That said, I haven’t seen an RPI4 for sale in months (unless you want to pay scalpers triple the price), but I have enough stock in-house to keep me going for awhile anyway, so I am not hurting at the moment. Working more with various RP2040 based boards (the $1 chip seems to be quite a success!), which seem to be more in stock from various vendors.
Ananomis
lucky
Protik
When the NetworkManager becomes default, will it be transparent to the user? All my Pis are connected to wifi. I would hate them to lose connection after an update.
Raspberry Pi Staff Simon Long — post author
In general, it would only become default on a new image – existing images would probably continue to use dhcpcd until you manually changed the option.
Protik
I see. That’s nice.
If there were any way to provision NetworkManager, would be nice. I have been running my Pi headless for so long that I don’t even know where the HDMI cables are.
Raspberry Pi Staff Simon Long — post author
Remote provisioning of Network Manager has already been implemented by a method similar to that used for dhcpcd in current images, but as the images ship with dhcpcd as the default, it is not used at present. It will be enabled when Network Manager becomes the default.
Elias Mimmis
Have the keyboard changes between languages been fixed or at any restart we have to make keyboard settings again?
Raspberry Pi Staff Simon Long — post author
I have fixed a bug in the Mutter window manager which was causing some issues with switching keyboards – if that was the problem you were having, then yes, this ought to have fixed it.
Brian Dowd
First and foremost…you have a wonderful product and I feel guilty about posting issues but updating didn’t fix it , so mutter isn’t the issue.

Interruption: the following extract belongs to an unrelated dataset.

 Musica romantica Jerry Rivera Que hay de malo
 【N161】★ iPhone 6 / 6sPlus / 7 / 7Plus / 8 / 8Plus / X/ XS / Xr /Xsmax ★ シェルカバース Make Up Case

Raspberry Pi Staff Simon Long — post author
OK, in that case this is an issue I am not familiar with – can you please describe the problem? I’ve just tried setting a French AZERTY keyboard in Raspberry Pi Configuration; when I reboot, I still have an AZERTY keyboard, so it looks to me as if keyboard settings do survive reboots. Any more detail on how to repeat the problem you are seeing would be helpful.
Brian Dowd
Solved:
RP website shows a search box displayed at the top of the menu listing (like Linux Mint). Instead it is a small, single line window which only shows up when you start typing after you first click the ‘start-here’ raspberry icon in the taskbar.
Raspberry Pi Staff Simon Long — post author
That is what I described in my reply to you above.
The menu view is hierarchical – it shows categories at the top level – and has no search box. The image on the post doesn’t show a search box at the top of the menu; it shows the view when searching, a search box at the top of a filtered non-hierarchical view. Using the hierarchy to display the search results would have made it much harder to navigate, so the two modes are distinct and not combined.
Paul
I have a file server running 32bit Buster and a spare desktop on Buster 64bit is it possible to upgrade to the new one from any of these? I have been recently burnt by Linux Mint upgrade and being careful this time.
Raspberry Pi Staff Simon Long — post author
Not easily – this is an update for Bullseye, not Buster. We don’t recommend updating between major Debian versions – we recommend starting from a clean Bullseye image.
Paul
Looks like the file server will stay on Buster for the time being, but may be my 8GB RPi 4B might get an upgrade in the near future. I was so glad to have available when the Mint problems were going on. Once Mint has settled I will update the desktop
Luna bittin Jernberg
Hey!
Saw this when i browsed Phoronix today and has updated now :)
beta-tester
what does “NetworkManager compatibility” mean?!
is the use of /etc/dhcpcd.conf obsolated, is /etc/network/interfaces agein the state of the art, or which are the new configuration files for the new standard?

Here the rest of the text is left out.